Friday, December 19, 2008

r = x + y

r = x + y

r = research
x = depth in existing knowledge
y = new knowledge

Waiting until mastering all existing knowledge on a subject before creating new knowledge is probably going to miss the train. Creating new knowledge without mastering existing knowledge is probably going to result in duplicate efforts and to lack depth. The challenge is to find the right balance!

(The equation is extracted from here)

A community index of programming languages

You can find this index here. It is based on search hits from popular search engines. So, it may not necessarily indicate if the language in question is the best or the most widely used. However, it gives some indication of the current trend based on the assumption that higher the search hits, the higher the popularity. Like Google Flu Trend (although it is based on the frequency of search key words), they need to have a clever way of handling false positives in order to give an objective confidence value of the stats. (As pointed out, how do you differentiate between "Basic Programming" and "Basic Programming with Java"?) They only seem to have a manual approach for this which could be tedious, time-consuming and error prone.
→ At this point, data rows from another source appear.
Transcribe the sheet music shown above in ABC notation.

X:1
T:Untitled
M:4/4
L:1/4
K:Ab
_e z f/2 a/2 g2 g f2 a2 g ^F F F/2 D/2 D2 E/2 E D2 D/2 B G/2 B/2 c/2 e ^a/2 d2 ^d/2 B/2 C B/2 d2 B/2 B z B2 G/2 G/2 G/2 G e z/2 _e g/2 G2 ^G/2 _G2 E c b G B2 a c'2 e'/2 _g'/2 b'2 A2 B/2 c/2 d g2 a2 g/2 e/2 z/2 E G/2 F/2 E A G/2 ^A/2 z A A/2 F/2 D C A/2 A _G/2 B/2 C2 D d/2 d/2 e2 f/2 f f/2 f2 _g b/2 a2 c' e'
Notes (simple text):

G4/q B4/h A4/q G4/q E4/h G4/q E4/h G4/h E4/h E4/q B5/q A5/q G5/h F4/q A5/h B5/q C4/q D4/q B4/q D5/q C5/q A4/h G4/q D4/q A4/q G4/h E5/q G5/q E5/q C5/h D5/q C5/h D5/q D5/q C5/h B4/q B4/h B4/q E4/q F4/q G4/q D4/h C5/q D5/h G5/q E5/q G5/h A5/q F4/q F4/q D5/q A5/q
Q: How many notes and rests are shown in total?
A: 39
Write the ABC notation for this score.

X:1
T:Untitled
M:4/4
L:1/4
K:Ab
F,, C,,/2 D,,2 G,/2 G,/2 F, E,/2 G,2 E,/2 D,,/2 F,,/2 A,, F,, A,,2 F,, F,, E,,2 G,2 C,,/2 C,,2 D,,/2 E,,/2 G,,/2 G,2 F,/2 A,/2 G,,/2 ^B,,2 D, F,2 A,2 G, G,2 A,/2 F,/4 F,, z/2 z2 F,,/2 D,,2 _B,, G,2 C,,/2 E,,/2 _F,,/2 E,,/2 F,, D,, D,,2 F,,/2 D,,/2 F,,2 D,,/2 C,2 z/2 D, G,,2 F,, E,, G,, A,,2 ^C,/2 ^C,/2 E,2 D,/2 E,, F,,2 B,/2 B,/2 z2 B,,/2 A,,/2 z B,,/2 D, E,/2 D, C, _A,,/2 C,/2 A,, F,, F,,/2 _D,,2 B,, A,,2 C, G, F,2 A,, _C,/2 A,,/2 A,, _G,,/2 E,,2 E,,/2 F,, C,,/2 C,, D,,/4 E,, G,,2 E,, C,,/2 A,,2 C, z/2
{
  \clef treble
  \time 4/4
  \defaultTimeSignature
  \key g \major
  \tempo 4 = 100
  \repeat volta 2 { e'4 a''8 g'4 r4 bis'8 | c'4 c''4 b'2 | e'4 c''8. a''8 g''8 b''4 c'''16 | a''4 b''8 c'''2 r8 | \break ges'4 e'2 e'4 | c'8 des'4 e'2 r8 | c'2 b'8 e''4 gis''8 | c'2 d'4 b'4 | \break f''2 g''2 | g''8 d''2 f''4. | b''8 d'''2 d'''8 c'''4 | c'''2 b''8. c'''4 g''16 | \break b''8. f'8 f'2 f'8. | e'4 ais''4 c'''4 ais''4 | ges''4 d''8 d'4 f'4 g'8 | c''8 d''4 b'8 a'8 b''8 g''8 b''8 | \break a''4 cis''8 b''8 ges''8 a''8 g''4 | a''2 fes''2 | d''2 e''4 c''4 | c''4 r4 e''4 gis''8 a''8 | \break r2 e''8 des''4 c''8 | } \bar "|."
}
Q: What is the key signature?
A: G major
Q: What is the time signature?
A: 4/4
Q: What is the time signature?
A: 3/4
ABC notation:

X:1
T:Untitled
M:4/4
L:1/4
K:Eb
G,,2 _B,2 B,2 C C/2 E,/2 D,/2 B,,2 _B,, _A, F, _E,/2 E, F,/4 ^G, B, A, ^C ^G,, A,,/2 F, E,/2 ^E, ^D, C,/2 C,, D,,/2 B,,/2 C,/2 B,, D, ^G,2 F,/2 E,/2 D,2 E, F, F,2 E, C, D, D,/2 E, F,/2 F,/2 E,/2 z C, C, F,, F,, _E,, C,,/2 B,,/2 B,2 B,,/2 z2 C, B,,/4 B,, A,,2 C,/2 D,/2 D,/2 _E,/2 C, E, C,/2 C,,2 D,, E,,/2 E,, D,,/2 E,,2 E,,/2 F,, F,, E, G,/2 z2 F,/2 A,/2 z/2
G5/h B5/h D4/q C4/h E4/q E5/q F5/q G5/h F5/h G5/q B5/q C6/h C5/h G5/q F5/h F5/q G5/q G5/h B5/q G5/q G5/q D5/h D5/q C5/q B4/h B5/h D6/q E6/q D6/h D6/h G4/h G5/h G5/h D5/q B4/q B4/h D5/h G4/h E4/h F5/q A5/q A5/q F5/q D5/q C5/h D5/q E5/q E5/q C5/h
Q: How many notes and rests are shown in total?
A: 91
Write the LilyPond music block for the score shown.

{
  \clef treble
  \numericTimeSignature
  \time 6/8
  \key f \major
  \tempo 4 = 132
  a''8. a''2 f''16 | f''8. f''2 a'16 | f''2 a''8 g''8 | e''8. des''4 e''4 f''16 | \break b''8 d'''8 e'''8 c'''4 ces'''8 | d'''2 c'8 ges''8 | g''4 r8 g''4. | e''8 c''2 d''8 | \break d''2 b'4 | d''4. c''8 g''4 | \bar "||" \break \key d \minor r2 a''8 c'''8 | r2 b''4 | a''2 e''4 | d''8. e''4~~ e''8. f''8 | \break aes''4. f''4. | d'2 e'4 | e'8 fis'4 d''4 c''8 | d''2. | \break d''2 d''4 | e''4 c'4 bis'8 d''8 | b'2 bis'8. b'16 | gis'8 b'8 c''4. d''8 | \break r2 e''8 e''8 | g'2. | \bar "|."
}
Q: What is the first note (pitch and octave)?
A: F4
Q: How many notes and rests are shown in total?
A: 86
I think a key reason for false positives is current mainstream search engines are unable to perform context-aware search (for example, if major search engines could answer "current top five programming languages" accurately, the problem could have been trivial) (to my knowledge, context-aware search technologies have yet come out of research labs). Absent of such capabilities, I am sure there should be research work in IR (Information Retrieval) and DM (Data Mining) to attack such problems and automate the task. Off the top of my head, I think we may be able to adapt something similar to Association Rules mining; once we get the search hit list, we can find the support for each language under consideration and then calculate the confidence using those support values.

Even if the false positives are minimized, does this index really give a measure of popularity? I think the answer is quite subjective. There may be articles criticizing one language or the other. Some languages could be so easy to use that there is no need for extensive tutorials, references, etc. They may need to take some of the following matrices to device a better index:

-what languages companies use
-tooling and other support (libraries, etc.) available for languages (both commercial and free - should there be a trend based on whether those are commercial or free, it needs to considered as well)
-what current open/closed code bases use and their sizes, and better yet the growth factor
-giving different weights to blog entries, forum messages, normal articles, tutorials, etc.
-making the search outcome time sensitive
-and so on.

Provided that we have an accurate index, how could this be useful? For different stakeholders, it may be good a decision point. For example, if you are company developing software, you may want to make sure that you select mainstream languages with the hope that you won't be short of human resources and you'll have guaranteed support and tooling available. If you're a tool developer, both upward and downward trends could create opportunities for you; with upward trend, you'll have a larger market to target at. If a language shows a downward trend, you may want to analyze if it is due to some gap such as lack of tooling support, and fill the gap.